Finding balance in an unbalanced world, using mindfulness strategies

The Island Now
The Mindfulness Experience - 8 Strategies to Live Life Now

By Keith W Fiveson

In my recent book, I write about finding balance in an unbalanced world using mindfulness. The book, called “The Mindfulness Experience – 8 Strategies to Live Life Now, ” details how we can apply mindfulness to everyday situations. In this article, I will outline some of those situations.

Let’s start with the question around mindfulness and what it is. What is the nature of the mind? What does it mean to be mindful, or “in our right minds?”

That phrase describes calm, reasonable, and sane people who don’t climb into lion enclosures at the zoo or put themselves or others in harm’s way. When people are in their right minds, they make reasoned decisions and benefit themselves and others. They seek to work in understandable ways. They don’t drive their cars off cliffs or into snowbanks.

You can tell when someone isn’t in their right mind because they are not making sense (speaking gibberish) or doing anything that would be considered “reasonable.” – sound familiar?

The word mindfulness comes from the Buddhist tradition that teaches us to be present by using the breath as an anchor to bring us back to the present moment. In this way, mindfulness has been defined as a tool that helps us pay attention in a particular way, on purpose, to the present moment.

So, practicing mindfulness/breathing is a way of focusing the mind on being in the present moment, again and again, to whatever is showing up for us, without judgment.

By practicing mindful breathing and awareness, we get better control over anxiety, depression, anger.

In addition, we can make different choices by giving ourselves the presence and cognition to make rational chooses based on logic by activating and strengthening the prefrontal cortex rather than relying on impulse, reacting, fighting, or running away.

When we are feeling stressed, anxious, or overwhelmed, we often forget to breathe. This is the time to activate our nervous system, to slow it down. We need to take a moment to pause and ask ourselves what’s happening in the present?

Sometimes it can be hard to identify how we feel and why because there is so much going on around us. One good way of assessing our emotions is checking our breathing, whether fast, slow, or even.

What’s going on in our bodies? Are we sweating, uncomfortable, feeling tense, or sensations? What’s happening in the environment around us?

Mindfulness has been proven to be a powerful tool for mental health. Mindfulness is an emerging field of science that focuses on our state of consciousness or awareness. It can help people cope with stress, anxiety, depression, and anger by controlling their thoughts and making different choices. By making other choices, we avoid responding too quickly to a situation.

With a mindful pause, people can make more reasoned and less reactive decisions, which benefits themselves and others.

In my book, I provide readers with an in-depth look at how they can incorporate mindfulness into their daily routine, with any activity— breathing, walking, eating, listening to music, talking with others, being in nature, etc.

Mindfulness is called a practice because these skills need to be practiced during the day, which is essential for wellness, health, and overall integration of body, mind, spirit, food, fuel, and emotional wellbeing of our relationships and environment.

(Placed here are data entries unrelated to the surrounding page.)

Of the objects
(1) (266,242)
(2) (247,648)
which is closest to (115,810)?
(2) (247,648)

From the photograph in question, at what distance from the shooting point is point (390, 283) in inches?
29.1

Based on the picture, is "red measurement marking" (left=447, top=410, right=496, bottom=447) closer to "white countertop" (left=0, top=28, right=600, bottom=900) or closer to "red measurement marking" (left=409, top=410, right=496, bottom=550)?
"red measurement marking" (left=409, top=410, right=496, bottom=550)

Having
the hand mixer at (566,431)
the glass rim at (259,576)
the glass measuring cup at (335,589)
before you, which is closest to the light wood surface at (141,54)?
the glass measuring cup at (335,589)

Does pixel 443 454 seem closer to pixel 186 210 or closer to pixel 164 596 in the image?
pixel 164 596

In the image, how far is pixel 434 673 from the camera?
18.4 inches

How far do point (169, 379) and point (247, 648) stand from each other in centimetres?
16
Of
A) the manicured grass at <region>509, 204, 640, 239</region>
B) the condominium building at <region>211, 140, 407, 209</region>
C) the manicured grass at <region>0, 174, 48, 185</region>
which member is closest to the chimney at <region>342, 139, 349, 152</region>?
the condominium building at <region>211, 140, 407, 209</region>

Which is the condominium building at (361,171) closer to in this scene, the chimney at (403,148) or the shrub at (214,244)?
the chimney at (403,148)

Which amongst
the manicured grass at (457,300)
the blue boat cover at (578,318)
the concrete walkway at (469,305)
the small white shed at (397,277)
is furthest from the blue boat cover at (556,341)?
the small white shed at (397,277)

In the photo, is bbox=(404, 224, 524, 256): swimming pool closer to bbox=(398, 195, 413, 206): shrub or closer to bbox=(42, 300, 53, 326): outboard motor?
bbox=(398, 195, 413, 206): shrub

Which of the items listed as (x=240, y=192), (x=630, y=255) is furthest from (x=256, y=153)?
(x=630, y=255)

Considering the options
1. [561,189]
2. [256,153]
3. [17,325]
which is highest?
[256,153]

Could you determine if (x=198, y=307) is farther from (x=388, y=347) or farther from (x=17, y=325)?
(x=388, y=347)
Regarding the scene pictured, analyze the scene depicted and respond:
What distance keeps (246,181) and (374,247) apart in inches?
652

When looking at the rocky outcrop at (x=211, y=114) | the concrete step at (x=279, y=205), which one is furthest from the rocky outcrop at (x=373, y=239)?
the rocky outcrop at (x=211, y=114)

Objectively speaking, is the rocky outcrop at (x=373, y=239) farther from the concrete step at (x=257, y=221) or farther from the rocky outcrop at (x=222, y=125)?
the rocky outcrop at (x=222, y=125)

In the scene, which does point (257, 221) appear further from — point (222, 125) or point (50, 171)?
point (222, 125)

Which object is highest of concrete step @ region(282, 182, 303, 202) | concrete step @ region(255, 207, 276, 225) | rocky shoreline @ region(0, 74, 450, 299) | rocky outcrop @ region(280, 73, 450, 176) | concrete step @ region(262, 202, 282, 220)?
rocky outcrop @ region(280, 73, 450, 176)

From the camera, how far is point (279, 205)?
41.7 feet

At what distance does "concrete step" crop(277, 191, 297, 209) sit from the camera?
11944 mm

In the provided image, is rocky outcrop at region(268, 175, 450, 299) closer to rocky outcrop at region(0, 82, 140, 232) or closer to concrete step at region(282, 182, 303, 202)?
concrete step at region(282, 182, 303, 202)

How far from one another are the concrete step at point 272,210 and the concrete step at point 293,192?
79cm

List of mindfulness questions:

– Do you check the time constantly?

– Have you ever called in sick to work or school because you were too stressed about your responsibilities, only to feel worse when it was all over?

– Are there days that go by where you remember very little, and you were just on autopilot?

– Has work become an all-encompassing part of your life where it

– Do you carry stress in your body?

– Is there ever a time when you can’t stop thinking about something that happened during the day, and it’s challenging to pull yourself out of those thoughts long enough to get on with what needs to be done?

If you have answered yes to any of these questions, then you are likely experiencing the Mindfulness Gap.

The gap describes that moment when we know what needs to be done but can’t seem to do it because of all our distractions and anxieties running through us at once. That gap between knowing and doing is our opportunity to start a mindfulness practice.